Brief A
Reproduce word for word the entries below, from the entry that contains "chaussure d'escalade Millet" through the entry that contains "Sagrada Familia Apartment", with both of those included.

Review: The Pathos of Space

25 NZ Poets on UK Poetry Archive – NZ Launch, 7 July 2012

Reviewed by Angela King

“The pathos of space, where the heart lies” – Riemke Ensing, The Crossing.
The isolation of New Zealand from Europe and the Americas, and the complications of migration and inheritance have been a significant theme for many local poets, and this was shown again at this reading.
This project, driven by Jan Kemp and Siobhan Harvey, involved increasing the presence of NZ poets on the Poetry Archive website, which Siobhan described as a “key European poetry resource”. New poets now there include Riemke Ensing, Ruth Gilbert, Michael Jackson and Elizabeth Smither, with a handful of poets including Hone Tuwhare and Cilla McQueen yet to be uploaded. The aim was to represent the classic poets, and begin to include mid-career and upcoming poets, each with an author’s page, commentary, links, and text and audio recordings of their work.

Brief B
Translate this sentence from the poetry review into Spanish: "The isolation of New Zealand from Europe and the Americas, and the complications of migration and inheritance have been a significant theme for many local poets, and this was shown again at this reading."

Given data
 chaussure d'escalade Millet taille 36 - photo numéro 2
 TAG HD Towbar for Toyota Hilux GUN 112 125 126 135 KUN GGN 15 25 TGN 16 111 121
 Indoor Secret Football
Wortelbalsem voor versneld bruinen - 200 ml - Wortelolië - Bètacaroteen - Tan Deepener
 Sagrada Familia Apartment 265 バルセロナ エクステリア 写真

...

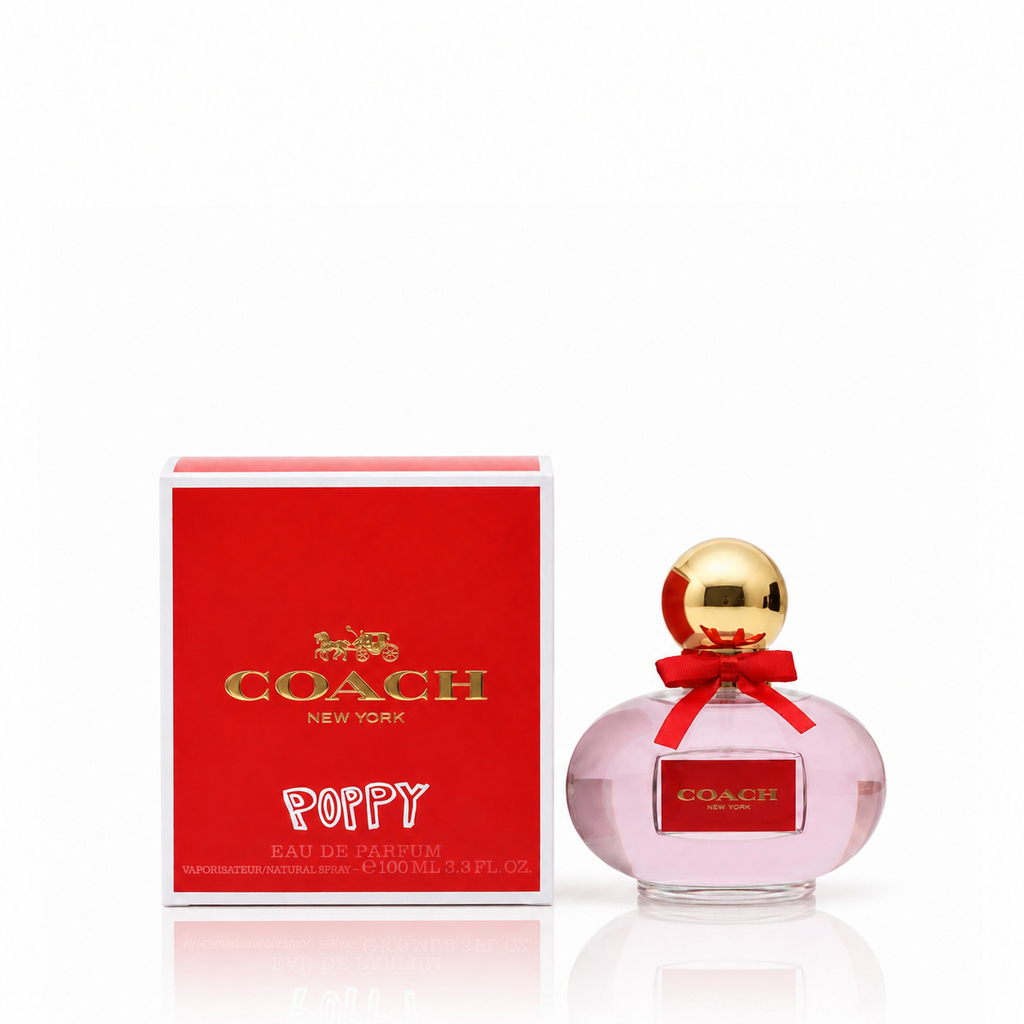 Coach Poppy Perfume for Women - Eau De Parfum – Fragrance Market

Exercise response A
 chaussure d'escalade Millet taille 36 - photo numéro 2
 TAG HD Towbar for Toyota Hilux GUN 112 125 126 135 KUN GGN 15 25 TGN 16 111 121
 Indoor Secret Football
Wortelbalsem voor versneld bruinen - 200 ml - Wortelolië - Bètacaroteen - Tan Deepener
 Sagrada Familia Apartment 265 バルセロナ エクステリア 写真

Exercise response B
El aislamiento de Nueva Zelanda respecto de Europa y las Américas, y las complicaciones de la migración y la herencia, han sido un tema importante para muchos poetas locales, y esto se puso de manifiesto nuevamente en esta lectura.